**Directions:**
Write out exactly the lines running from the line that includes "Given the layout" to the end of the data, both ends included, and nothing besides.

**Data records:**
================

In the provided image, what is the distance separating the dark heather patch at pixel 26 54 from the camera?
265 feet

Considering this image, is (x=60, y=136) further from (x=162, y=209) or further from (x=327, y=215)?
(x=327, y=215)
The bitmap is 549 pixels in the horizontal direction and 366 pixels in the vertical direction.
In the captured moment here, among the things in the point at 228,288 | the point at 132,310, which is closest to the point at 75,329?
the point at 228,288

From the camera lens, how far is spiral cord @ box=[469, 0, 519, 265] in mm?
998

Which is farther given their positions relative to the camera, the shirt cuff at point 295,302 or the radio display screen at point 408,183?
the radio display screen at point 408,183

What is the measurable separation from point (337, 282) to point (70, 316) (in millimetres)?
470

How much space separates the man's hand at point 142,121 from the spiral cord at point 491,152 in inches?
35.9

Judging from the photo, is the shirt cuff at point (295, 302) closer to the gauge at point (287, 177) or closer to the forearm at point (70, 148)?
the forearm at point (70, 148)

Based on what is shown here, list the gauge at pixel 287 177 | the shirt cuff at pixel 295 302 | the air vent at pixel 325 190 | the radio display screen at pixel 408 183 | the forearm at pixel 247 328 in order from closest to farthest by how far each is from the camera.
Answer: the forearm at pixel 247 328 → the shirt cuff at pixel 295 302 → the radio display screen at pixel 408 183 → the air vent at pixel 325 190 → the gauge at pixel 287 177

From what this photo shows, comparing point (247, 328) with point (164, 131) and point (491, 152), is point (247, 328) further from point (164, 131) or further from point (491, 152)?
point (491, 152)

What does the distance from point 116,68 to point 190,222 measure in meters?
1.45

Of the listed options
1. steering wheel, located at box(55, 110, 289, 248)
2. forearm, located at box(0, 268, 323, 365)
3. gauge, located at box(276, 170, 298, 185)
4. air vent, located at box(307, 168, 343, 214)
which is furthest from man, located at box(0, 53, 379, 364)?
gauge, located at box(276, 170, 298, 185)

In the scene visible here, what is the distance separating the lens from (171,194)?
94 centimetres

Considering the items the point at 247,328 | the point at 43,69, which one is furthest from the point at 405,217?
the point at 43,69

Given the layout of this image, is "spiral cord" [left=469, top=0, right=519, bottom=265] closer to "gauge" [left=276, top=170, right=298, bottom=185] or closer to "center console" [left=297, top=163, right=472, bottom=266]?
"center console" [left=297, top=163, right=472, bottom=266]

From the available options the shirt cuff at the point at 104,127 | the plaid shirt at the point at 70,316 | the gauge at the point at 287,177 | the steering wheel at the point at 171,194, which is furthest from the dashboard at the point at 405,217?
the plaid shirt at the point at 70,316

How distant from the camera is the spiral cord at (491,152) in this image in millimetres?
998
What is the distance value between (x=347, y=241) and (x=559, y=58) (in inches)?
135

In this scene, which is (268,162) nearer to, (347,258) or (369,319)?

================

**Solution to this problem:**
Given the layout of this image, is "spiral cord" [left=469, top=0, right=519, bottom=265] closer to "gauge" [left=276, top=170, right=298, bottom=185] or closer to "center console" [left=297, top=163, right=472, bottom=266]?
"center console" [left=297, top=163, right=472, bottom=266]

From the available options the shirt cuff at the point at 104,127 | the plaid shirt at the point at 70,316 | the gauge at the point at 287,177 | the steering wheel at the point at 171,194, which is furthest from the dashboard at the point at 405,217?
the plaid shirt at the point at 70,316

How distant from the camera is the spiral cord at (491,152) in this image in millimetres?
998
What is the distance value between (x=347, y=241) and (x=559, y=58) (in inches)?
135

In this scene, which is (268,162) nearer to, (347,258) or (369,319)?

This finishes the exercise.